Bermodal Ternak dan Keripik Salak, Sebuah Desa Bertekad Menyelamatkan Hutan
Gelombang perubahan sosial di Desa Werdhi Agung Selatan bermula dari aliran modal sebesar Rp 110 juta. Nominal itu mengembangkan sebuah kelompok usaha dan menjadikan warga desa duta penyelamat hutan taman nasional.
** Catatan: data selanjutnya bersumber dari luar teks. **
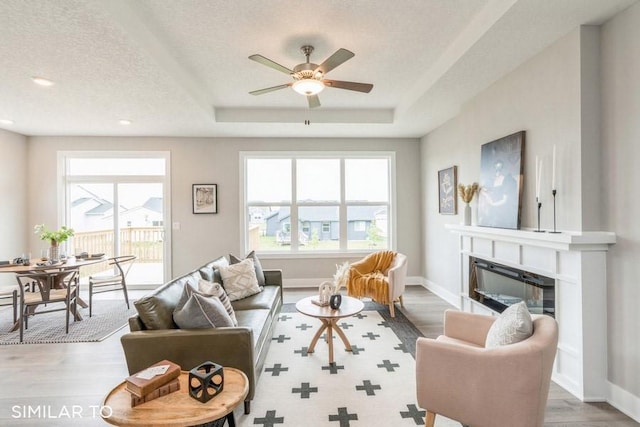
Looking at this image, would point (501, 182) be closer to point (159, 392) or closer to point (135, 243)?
point (159, 392)

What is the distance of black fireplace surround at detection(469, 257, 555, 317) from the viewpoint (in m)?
2.53

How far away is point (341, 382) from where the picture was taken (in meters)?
2.40

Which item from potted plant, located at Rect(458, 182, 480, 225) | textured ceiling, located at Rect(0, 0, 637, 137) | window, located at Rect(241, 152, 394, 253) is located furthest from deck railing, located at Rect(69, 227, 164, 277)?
potted plant, located at Rect(458, 182, 480, 225)

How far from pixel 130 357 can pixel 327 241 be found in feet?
12.7

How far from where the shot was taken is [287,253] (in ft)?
Result: 17.6

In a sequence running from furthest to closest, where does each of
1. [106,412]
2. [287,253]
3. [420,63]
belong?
[287,253]
[420,63]
[106,412]

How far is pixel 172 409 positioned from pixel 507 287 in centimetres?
301

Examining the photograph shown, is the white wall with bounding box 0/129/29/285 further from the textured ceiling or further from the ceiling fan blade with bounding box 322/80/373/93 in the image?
the ceiling fan blade with bounding box 322/80/373/93

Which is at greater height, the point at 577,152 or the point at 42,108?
the point at 42,108

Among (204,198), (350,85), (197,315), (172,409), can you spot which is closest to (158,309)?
(197,315)

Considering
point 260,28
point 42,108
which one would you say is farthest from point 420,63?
point 42,108

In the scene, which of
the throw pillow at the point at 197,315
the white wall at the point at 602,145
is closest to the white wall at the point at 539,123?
the white wall at the point at 602,145

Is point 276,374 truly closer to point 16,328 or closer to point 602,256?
point 602,256

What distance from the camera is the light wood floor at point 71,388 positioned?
2.00 m
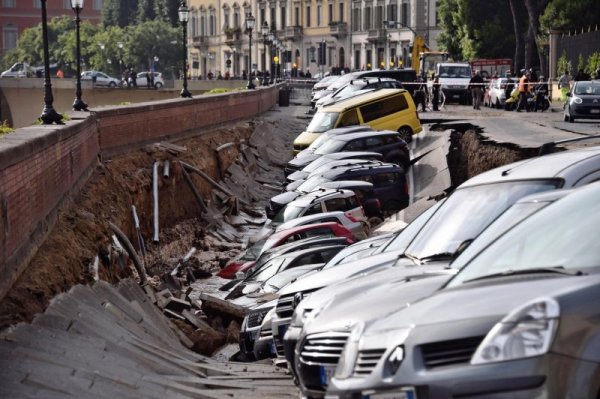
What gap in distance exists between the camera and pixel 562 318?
6.49 meters

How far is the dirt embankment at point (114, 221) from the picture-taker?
15.5 m

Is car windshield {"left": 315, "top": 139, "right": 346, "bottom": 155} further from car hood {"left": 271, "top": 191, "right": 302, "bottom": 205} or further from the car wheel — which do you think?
the car wheel

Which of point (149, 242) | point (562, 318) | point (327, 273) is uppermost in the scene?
point (562, 318)

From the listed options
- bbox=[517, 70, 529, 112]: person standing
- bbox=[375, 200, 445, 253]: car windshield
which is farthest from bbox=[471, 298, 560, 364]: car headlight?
bbox=[517, 70, 529, 112]: person standing

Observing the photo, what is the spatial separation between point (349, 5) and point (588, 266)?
115m

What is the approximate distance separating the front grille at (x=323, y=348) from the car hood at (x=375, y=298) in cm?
4

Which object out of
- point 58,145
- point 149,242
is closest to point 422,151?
point 149,242

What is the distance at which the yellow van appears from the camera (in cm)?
4066

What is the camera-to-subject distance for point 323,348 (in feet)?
27.6

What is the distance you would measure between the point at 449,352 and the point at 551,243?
1.06 meters

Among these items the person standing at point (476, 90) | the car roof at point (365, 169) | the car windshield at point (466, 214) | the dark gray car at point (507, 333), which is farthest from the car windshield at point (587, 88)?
the dark gray car at point (507, 333)

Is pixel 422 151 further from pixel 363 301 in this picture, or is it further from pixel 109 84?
pixel 109 84

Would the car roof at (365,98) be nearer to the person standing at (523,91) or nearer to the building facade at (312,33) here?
the person standing at (523,91)

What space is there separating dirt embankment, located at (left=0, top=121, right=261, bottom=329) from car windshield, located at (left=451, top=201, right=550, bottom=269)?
5350 millimetres
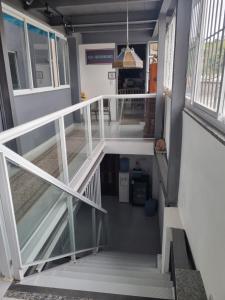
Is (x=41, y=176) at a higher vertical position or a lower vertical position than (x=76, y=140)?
higher

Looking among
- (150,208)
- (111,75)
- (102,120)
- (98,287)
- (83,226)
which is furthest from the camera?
(111,75)

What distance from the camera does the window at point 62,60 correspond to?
19.6 feet

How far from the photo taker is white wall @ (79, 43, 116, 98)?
23.4 feet

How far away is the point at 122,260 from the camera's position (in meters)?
3.95

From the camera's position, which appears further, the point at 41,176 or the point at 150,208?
the point at 150,208

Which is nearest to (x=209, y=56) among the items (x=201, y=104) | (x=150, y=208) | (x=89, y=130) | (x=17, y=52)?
(x=201, y=104)

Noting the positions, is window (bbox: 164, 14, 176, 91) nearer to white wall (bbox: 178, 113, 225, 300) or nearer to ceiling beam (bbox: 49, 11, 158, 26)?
ceiling beam (bbox: 49, 11, 158, 26)

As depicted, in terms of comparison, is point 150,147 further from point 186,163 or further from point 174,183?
point 186,163

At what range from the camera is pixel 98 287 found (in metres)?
1.77

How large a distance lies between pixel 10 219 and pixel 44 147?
159 centimetres

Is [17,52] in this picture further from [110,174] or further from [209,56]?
[110,174]

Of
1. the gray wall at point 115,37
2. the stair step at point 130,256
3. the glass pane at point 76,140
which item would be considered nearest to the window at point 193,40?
the glass pane at point 76,140

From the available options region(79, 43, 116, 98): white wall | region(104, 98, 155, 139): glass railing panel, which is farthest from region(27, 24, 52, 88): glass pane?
region(79, 43, 116, 98): white wall

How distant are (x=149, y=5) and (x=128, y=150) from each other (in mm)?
3079
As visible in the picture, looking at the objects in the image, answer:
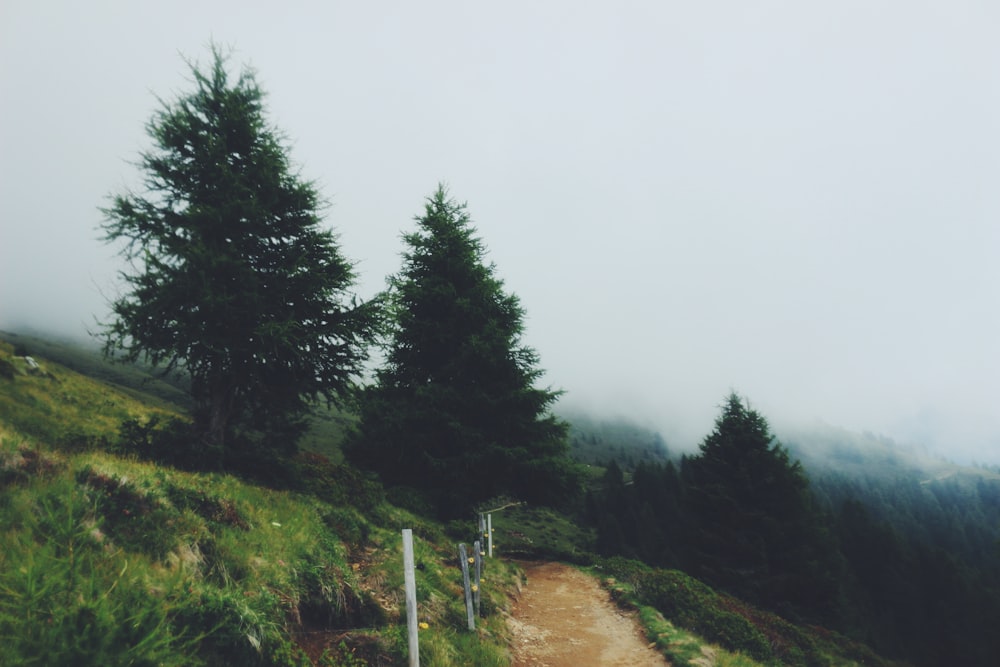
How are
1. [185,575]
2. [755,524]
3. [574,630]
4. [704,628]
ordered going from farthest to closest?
[755,524], [704,628], [574,630], [185,575]

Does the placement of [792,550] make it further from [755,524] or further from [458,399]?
[458,399]

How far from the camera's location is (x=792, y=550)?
71.2 feet

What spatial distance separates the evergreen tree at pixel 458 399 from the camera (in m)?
15.1

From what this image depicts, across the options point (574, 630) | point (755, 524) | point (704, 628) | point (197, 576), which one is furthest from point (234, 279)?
point (755, 524)

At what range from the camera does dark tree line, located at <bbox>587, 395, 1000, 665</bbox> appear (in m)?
21.5

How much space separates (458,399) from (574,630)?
770cm

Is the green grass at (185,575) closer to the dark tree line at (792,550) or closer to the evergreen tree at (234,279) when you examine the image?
the evergreen tree at (234,279)

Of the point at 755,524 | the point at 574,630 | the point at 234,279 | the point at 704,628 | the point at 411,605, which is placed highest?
the point at 234,279

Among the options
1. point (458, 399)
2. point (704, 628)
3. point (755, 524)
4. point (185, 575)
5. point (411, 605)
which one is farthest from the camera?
point (755, 524)

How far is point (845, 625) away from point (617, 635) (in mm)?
23032

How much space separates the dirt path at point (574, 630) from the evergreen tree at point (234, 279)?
318 inches

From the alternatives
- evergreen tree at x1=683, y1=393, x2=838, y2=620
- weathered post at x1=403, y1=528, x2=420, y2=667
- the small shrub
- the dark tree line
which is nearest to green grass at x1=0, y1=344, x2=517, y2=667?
weathered post at x1=403, y1=528, x2=420, y2=667

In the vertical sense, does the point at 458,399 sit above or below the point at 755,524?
above

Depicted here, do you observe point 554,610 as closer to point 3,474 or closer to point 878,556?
point 3,474
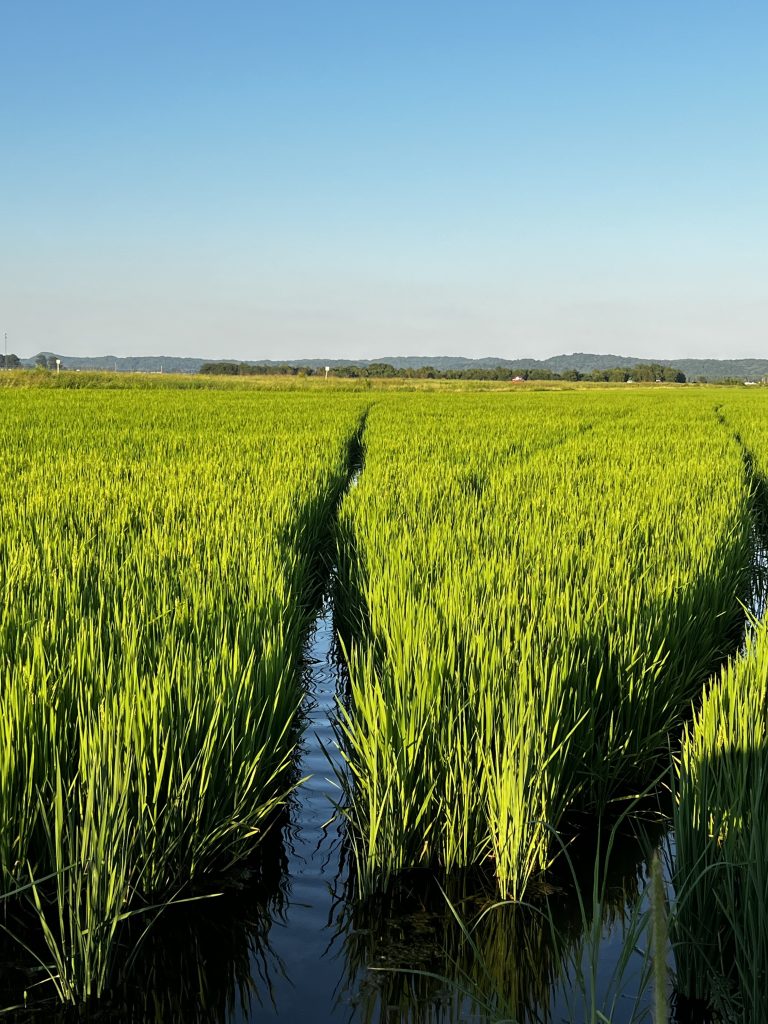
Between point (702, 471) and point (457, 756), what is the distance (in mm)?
7101

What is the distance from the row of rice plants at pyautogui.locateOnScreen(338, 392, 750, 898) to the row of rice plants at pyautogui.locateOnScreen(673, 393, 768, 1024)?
0.39 metres

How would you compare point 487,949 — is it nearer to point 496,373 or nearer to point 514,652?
point 514,652

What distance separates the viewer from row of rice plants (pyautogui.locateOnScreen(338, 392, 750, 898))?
2746 mm

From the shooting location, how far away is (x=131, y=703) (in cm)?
252

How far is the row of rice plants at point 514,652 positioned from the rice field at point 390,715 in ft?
0.06

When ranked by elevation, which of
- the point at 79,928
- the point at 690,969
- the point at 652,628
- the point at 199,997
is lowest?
the point at 199,997

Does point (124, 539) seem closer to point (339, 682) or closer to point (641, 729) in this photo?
point (339, 682)

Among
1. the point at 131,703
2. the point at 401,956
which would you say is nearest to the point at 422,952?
the point at 401,956

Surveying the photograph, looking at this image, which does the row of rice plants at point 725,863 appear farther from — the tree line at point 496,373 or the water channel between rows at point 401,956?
the tree line at point 496,373

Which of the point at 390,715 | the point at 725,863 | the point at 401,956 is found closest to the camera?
the point at 725,863

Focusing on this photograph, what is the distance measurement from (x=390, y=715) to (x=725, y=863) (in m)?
1.21

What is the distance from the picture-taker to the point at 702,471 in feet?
29.8

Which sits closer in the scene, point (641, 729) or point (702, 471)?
point (641, 729)

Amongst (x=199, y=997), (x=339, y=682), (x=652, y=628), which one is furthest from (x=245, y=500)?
(x=199, y=997)
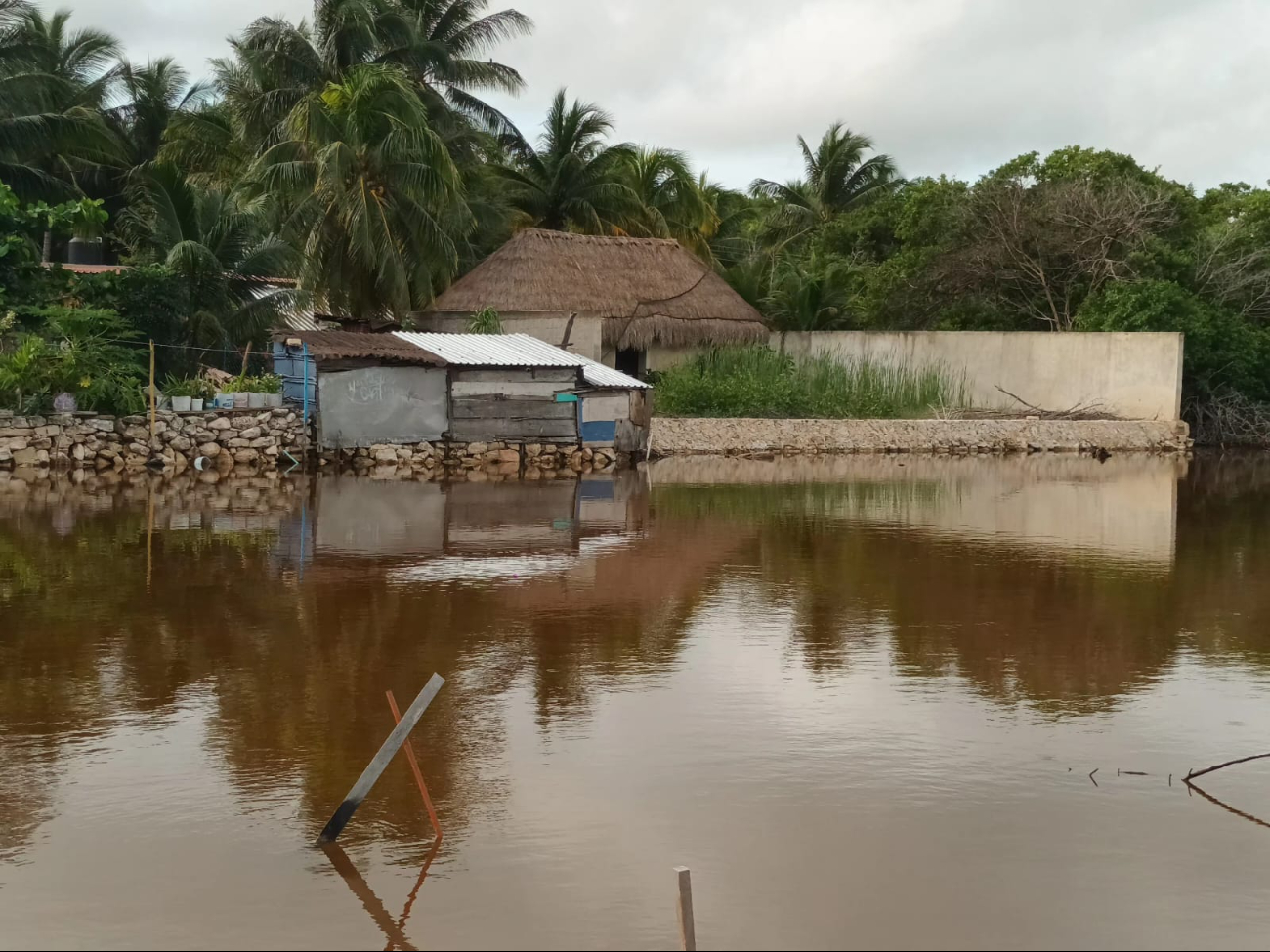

Gelombang perubahan sosial di Desa Werdhi Agung Selatan, Kabupaten Bolaang Mongondow bermula dari aliran modal sebesar Rp 110 juta. Nominal itu tak hanya membantu sebuah kelompok usaha lepas landas menuju kemakmuran, tetapi juga menjadikan para penduduk ”enklave” Bali di Sulawesi Utara itu duta pemulihan ekosistem hutan taman nasional.
”Bantuan itu dari EPASS (Enhancing the Protected Area System in Sulawesi). Setelah itu, kami didampingi penyuluh dari Balai Taman Nasional Bogani Nani Wartabone (untuk mengelolanya),” kata Ni Luh Sari Wati (47), Selasa (19/7/2022), di pekarangan rumahnya di Dusun I Desa Werdhi Agung Selatan, sekitar 224 kilometer di barat daya Manado.
Wanita yang akrab disapa Ni Luh itu adalah bendahara Kelompok Tani Hutan (KTH) Gunung Lanying. Sedangkan EPASS yang ia sebut ialah sebuah proyek internasional pelindungan keanekaragaman hayati yang bekerja di tiga area konservasi di Sulawesi, salah satunya Taman Nasional Bogani Nani Wartabone (TNBNW).
Pada 2020, EPASS menghibahkan dana usaha kepada KTH di desa-desa penyangga kawasan konservasi. KTH Gunung Lanying di Desa Werdhi Agung Selatan memenuhi kriteria ini. Sebab, bagian selatan desa itu berbatasan langsung dengan kawasan TNBNW yang ditumbuhi pepohonan seperti nantu, cempaka, kemiri, aren, dan pala.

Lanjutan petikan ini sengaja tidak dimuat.